Saxophone player George Brooks gets ‘home-like feel’ whenever he lands in India, a country he’d first seen precisely 36 years ago. He was in town to perform for a fusion concert laced with patriotic fervour. Dressed in a mustard-coloured kurta, strands of his hair neatly tied into two plaits, under the open skies on a breezy afternoon at The Park, the man has a lot to talk about the land that’s beyond music. You can’t miss the sincerity even as he mouths the predicatable ‘I love the people, the culture’ phrase. Brooks can’t resist talking about the delicious Maharashtrian meal he’s had the day before. “I really like trying out new food every time I’m here,” he says.
The conversation naturally takes a musical turn soon enough, as he talks of his love for ragas, gayakis, gharanas, the gravitational pull between notes in the classical form. His tone acquires a spiritual dimension on the impact it has had on him. “The spiritual side, regardless of the form, takes precedence whenever music progresses in the right direction; you’re connected to people in front of you and around the world. It’s a little sad that the audience for the form here is reducing by the day.”
He was incredibly disturbed to listen to some poor electronic and jazz stuff during his Indian tours. “When you have so much wealth, a Hariprasad Chaurasia, Ravi Shankar for instance, why don’t you celebrate them more?” he asks.
The topic then veers towards his love for the saxophone. He says, “I like the fact that I use my breath and the saxophone has a wide range of expressions, like the human voice. Whenever I play, it feels like like pranayama and meditation. I’m a fan of using the long tunes, like playing ‘sa’ and recognising its various colours over time.” Aspirant saxophonists, he says, should listen to music as much as they play the instrument. “One needs to understand the people who inspire you, what makes their work unique and touches you. You needn’t imitate them that way, but make efforts in a similar direction.”
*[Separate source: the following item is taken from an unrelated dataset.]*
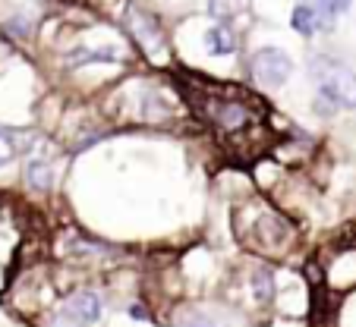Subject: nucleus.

He makes interesting comparisons between the teacher-student equation in the West and India. “A majority of the students there are still like, you take some information from the teacher and make a move. The lessons are maybe more scheduled. Here, I had to do a lot of household chores (he laughs) as part of the guru-shishya equation,” he laughs. Talking of how students indeed help the teacher many a time, he says, “Sometimes, students help you start afresh. We, musicians, often practice the same thing everytime, like looking at the same crystal from different angles.”
The need for compromise
With a career that boasts of several collaborations with artistes like Zakir Hussain, Vikku Vinayakram (ghatam) to Shankar Mahadevan and a long list of international musicians, he says collaborations will work only when there’s adjustment and compromise. “It’s basically like any other human interaction, of stepping back and listening to another perspective.”